To me this fight boils down to whether or not Alexander shows up confident, poised, and with a plan, or if he seems aimless and undetermined, like he did against Bradley and to a lesser extent against Kotelnik. For whatever reason, I'm guessing that Alexander, who is still only 24, can bounce back and outbox Matthysse using his speed. If he doesn't and the Alexander that fought Bradley (or worse) shows up, expect a mid-fight KO from Matthysse, who has KO'd all but two of his opponents and is unlikely to be fighting for a decision on Alexander's home turf. For the record, I'm going with an Alexander UD, but this is a tough call.
This is a classic boxer v puncher match up. Matthysse carries power in both hands but can be agricultural at times, which will leave him open to Alexander's quick counters. I think it's a good fight stylistically for Alexander, he struggled against another technical fighter in Tim Bradley and seems to prefer his opponent's to come forward, which Matthysse will definitely do.
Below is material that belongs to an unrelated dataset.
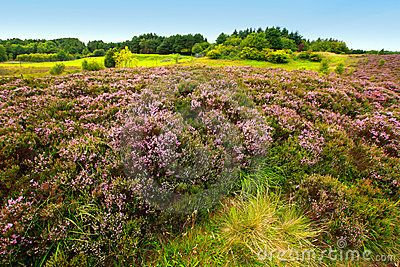 Stock Photo about Fields of heather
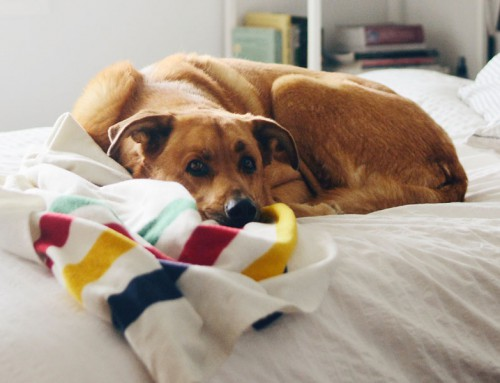 5 common dog health problems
This will be Alexander's first fight since the loss to Bradley so It'll be interesting to see how he approaches the fight, he can't afford to have any lingering doubts about his ability - to be mentally fragile against someone who possesses the knockout power Matthysse does could potentially be career suicide . As long as that isn't the case, Alexander should be too fleet of foot and quick of hand for the Argentinean to contend with.
I see a similar fight to that of Alexander's v Juan Urango, although I expect a courageous Matthysse to hear the final bell. I'm taking Alexander via a points decision around the 116-112 mark.